_Exercise brief_
Copy the entries below word for word, leaving out the pictures.

Spatial relation data:
=-=-=

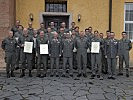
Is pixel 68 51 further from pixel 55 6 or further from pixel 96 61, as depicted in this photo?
pixel 55 6

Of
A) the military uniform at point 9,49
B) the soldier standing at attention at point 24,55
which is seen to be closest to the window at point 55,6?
the soldier standing at attention at point 24,55

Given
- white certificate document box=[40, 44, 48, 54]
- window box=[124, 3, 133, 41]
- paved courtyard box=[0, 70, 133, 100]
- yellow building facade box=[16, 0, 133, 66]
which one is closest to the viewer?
paved courtyard box=[0, 70, 133, 100]

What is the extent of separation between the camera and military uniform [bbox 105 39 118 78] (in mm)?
12227

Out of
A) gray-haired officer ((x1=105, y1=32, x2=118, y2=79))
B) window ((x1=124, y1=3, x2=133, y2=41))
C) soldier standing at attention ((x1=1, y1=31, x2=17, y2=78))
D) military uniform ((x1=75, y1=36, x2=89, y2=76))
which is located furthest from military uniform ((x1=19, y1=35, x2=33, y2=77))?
window ((x1=124, y1=3, x2=133, y2=41))

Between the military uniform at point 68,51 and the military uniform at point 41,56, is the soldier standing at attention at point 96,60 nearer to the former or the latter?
the military uniform at point 68,51

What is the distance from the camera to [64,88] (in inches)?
414

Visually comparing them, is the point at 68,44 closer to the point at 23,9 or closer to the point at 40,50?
the point at 40,50

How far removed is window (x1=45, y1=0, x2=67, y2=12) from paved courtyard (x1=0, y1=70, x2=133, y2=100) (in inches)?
208

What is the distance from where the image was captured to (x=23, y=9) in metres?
16.0

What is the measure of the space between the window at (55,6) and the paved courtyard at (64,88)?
5.28 meters

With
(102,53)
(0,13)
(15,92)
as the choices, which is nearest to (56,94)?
(15,92)

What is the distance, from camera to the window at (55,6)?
16266 millimetres

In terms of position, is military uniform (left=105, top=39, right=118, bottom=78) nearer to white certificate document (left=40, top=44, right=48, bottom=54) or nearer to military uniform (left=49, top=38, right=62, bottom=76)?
military uniform (left=49, top=38, right=62, bottom=76)

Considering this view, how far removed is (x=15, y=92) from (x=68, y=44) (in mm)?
3291
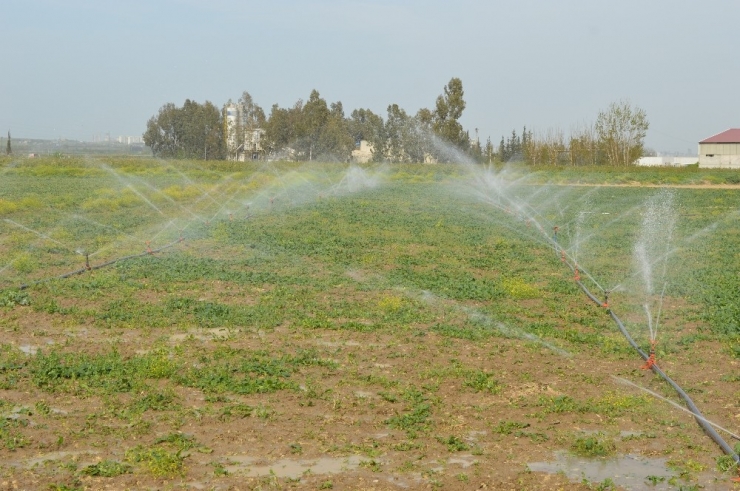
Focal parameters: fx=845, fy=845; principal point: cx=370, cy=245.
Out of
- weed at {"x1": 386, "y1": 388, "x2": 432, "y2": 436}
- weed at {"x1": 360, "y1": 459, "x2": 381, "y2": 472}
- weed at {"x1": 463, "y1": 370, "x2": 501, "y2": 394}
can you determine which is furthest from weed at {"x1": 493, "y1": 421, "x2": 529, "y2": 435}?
weed at {"x1": 360, "y1": 459, "x2": 381, "y2": 472}

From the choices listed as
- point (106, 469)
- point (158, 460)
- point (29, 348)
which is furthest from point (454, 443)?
point (29, 348)

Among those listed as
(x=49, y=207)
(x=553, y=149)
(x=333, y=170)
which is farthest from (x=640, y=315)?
(x=553, y=149)

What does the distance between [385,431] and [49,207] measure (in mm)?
22182

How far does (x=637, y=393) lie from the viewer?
7785 millimetres

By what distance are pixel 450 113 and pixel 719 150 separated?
26.4 m

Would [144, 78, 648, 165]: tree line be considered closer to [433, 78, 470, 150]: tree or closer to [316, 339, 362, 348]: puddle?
[433, 78, 470, 150]: tree

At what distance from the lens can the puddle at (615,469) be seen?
230 inches

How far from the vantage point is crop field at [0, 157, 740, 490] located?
607 cm

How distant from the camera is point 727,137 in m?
74.2

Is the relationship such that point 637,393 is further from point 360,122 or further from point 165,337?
point 360,122

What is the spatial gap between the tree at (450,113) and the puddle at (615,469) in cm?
5857

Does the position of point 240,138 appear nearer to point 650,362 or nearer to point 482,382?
point 650,362

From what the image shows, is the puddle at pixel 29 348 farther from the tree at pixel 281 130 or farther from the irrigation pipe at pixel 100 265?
the tree at pixel 281 130

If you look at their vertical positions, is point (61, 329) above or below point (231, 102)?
below
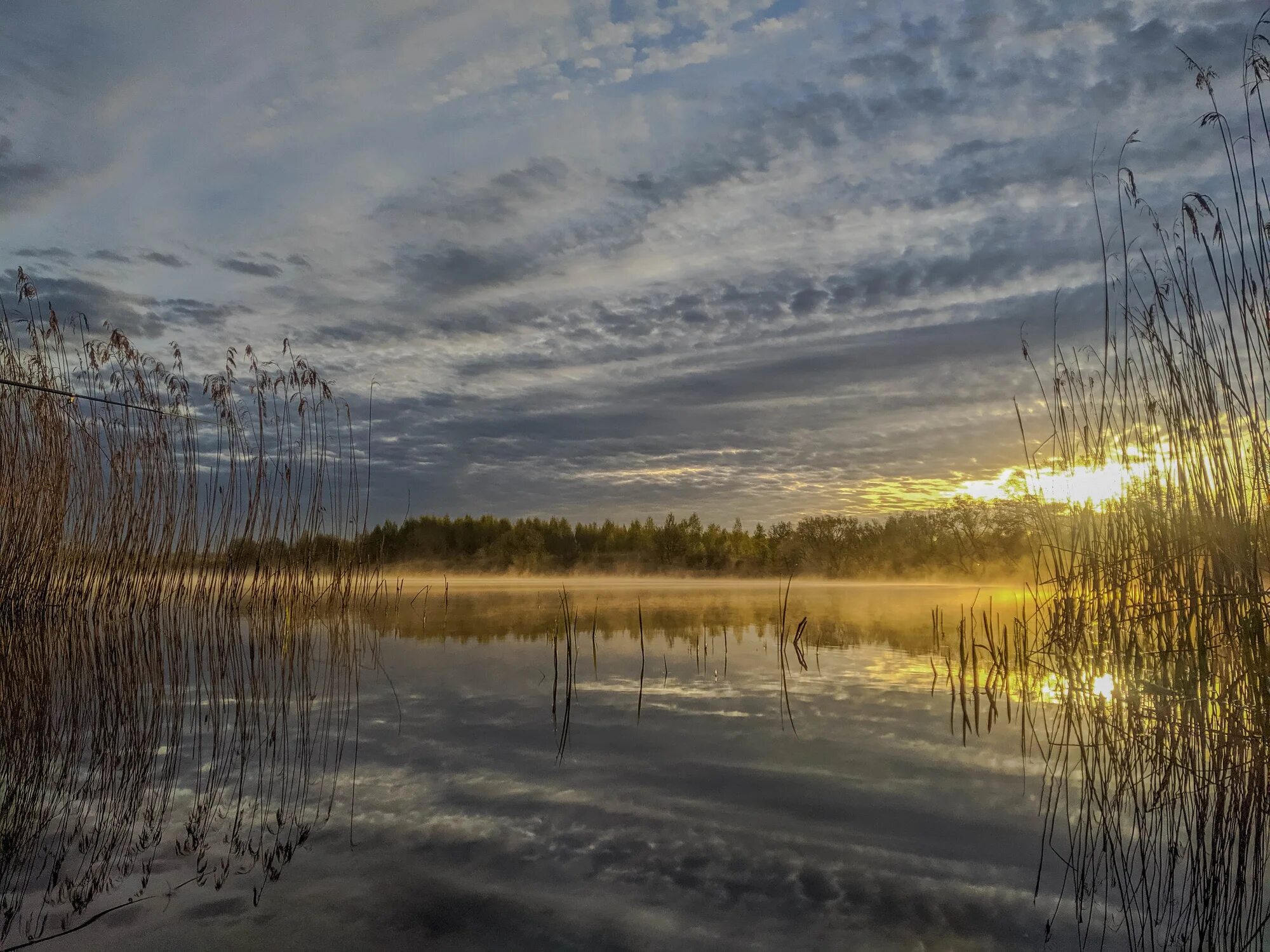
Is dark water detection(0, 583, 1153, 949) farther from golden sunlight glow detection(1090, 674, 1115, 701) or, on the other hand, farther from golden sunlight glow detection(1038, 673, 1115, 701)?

=-=-=

_Correct output_
Is pixel 68 51 further from pixel 55 6 or further from pixel 96 61, as depicted in this photo?
pixel 55 6

Of
A) the military uniform at point 9,49
B) the soldier standing at attention at point 24,55
which is seen to be closest to the window at point 55,6?
the soldier standing at attention at point 24,55

Given
- white certificate document box=[40, 44, 48, 54]
- window box=[124, 3, 133, 41]
- paved courtyard box=[0, 70, 133, 100]
- yellow building facade box=[16, 0, 133, 66]
which one is closest to the viewer?
paved courtyard box=[0, 70, 133, 100]

What is the extent of separation between the camera and military uniform [bbox 105 39 118 78] (in mm)?
12227

Out of
A) gray-haired officer ((x1=105, y1=32, x2=118, y2=79))
B) window ((x1=124, y1=3, x2=133, y2=41))
C) soldier standing at attention ((x1=1, y1=31, x2=17, y2=78))
D) military uniform ((x1=75, y1=36, x2=89, y2=76))
which is located furthest from military uniform ((x1=19, y1=35, x2=33, y2=77))?
window ((x1=124, y1=3, x2=133, y2=41))

Between the military uniform at point 68,51 and the military uniform at point 41,56, is the soldier standing at attention at point 96,60 nearer to the former or the latter?
the military uniform at point 68,51

What is the distance from the camera to [64,88] (in inches)?
414

Visually comparing them, is the point at 68,44 closer to the point at 23,9 or closer to the point at 40,50?
the point at 40,50

How far removed is window (x1=45, y1=0, x2=67, y2=12) from paved courtyard (x1=0, y1=70, x2=133, y2=100) (in inches)?
208

What is the distance from where the image was captured to (x=23, y=9) in metres?
16.0

What is the measure of the space between the window at (55,6) and the paved courtyard at (64,88)?
5.28 meters

With
(102,53)
(0,13)
(15,92)
as the choices, which is nearest to (56,94)?
(15,92)

What is the distance, from camera to the window at (55,6)?
16266 millimetres

In terms of position, is military uniform (left=105, top=39, right=118, bottom=78) nearer to white certificate document (left=40, top=44, right=48, bottom=54) or nearer to military uniform (left=49, top=38, right=62, bottom=76)?
military uniform (left=49, top=38, right=62, bottom=76)

Considering this view, how far removed is (x=15, y=92) from (x=68, y=44) (in mm)?
3291
Focal parameters: fx=845, fy=845; principal point: cx=370, cy=245.
Out of
- weed at {"x1": 386, "y1": 388, "x2": 432, "y2": 436}
- weed at {"x1": 360, "y1": 459, "x2": 381, "y2": 472}
- weed at {"x1": 463, "y1": 370, "x2": 501, "y2": 394}
can you determine which is furthest from weed at {"x1": 493, "y1": 421, "x2": 529, "y2": 435}?
weed at {"x1": 360, "y1": 459, "x2": 381, "y2": 472}

From the choices listed as
- point (106, 469)
- point (158, 460)
- point (29, 348)
which is furthest from point (454, 443)?
point (29, 348)

Among those listed as
(x=49, y=207)
(x=553, y=149)
(x=333, y=170)
which is farthest from (x=640, y=315)?
(x=553, y=149)

What does the distance between [385,431] and [49,207] measure (in mm)?
22182

How far does (x=637, y=393) lie from the viewer?
7785 millimetres

By what distance are pixel 450 113 and pixel 719 150 separated?
26.4 m

Would [144, 78, 648, 165]: tree line be considered closer to [433, 78, 470, 150]: tree or closer to [316, 339, 362, 348]: puddle?
[433, 78, 470, 150]: tree

At what distance from the lens can the puddle at (615,469) be seen?
230 inches

How far from the vantage point is crop field at [0, 157, 740, 490] located?
607 cm

How distant from the camera is point 727,137 in m?
74.2

Is the relationship such that point 637,393 is further from point 360,122 or further from point 165,337?
point 360,122

What is the spatial gap between the tree at (450,113) and the puddle at (615,469) in cm?
5857

Does the position of point 240,138 appear nearer to point 650,362 or nearer to point 482,382?
point 650,362

From what the image shows, is the puddle at pixel 29 348 farther from the tree at pixel 281 130 or farther from the irrigation pipe at pixel 100 265?
the tree at pixel 281 130

If you look at their vertical positions, is point (61, 329) above or below point (231, 102)?
below
Is dark water detection(0, 583, 1153, 949) farther from golden sunlight glow detection(1090, 674, 1115, 701) or, on the other hand, farther from golden sunlight glow detection(1038, 673, 1115, 701)?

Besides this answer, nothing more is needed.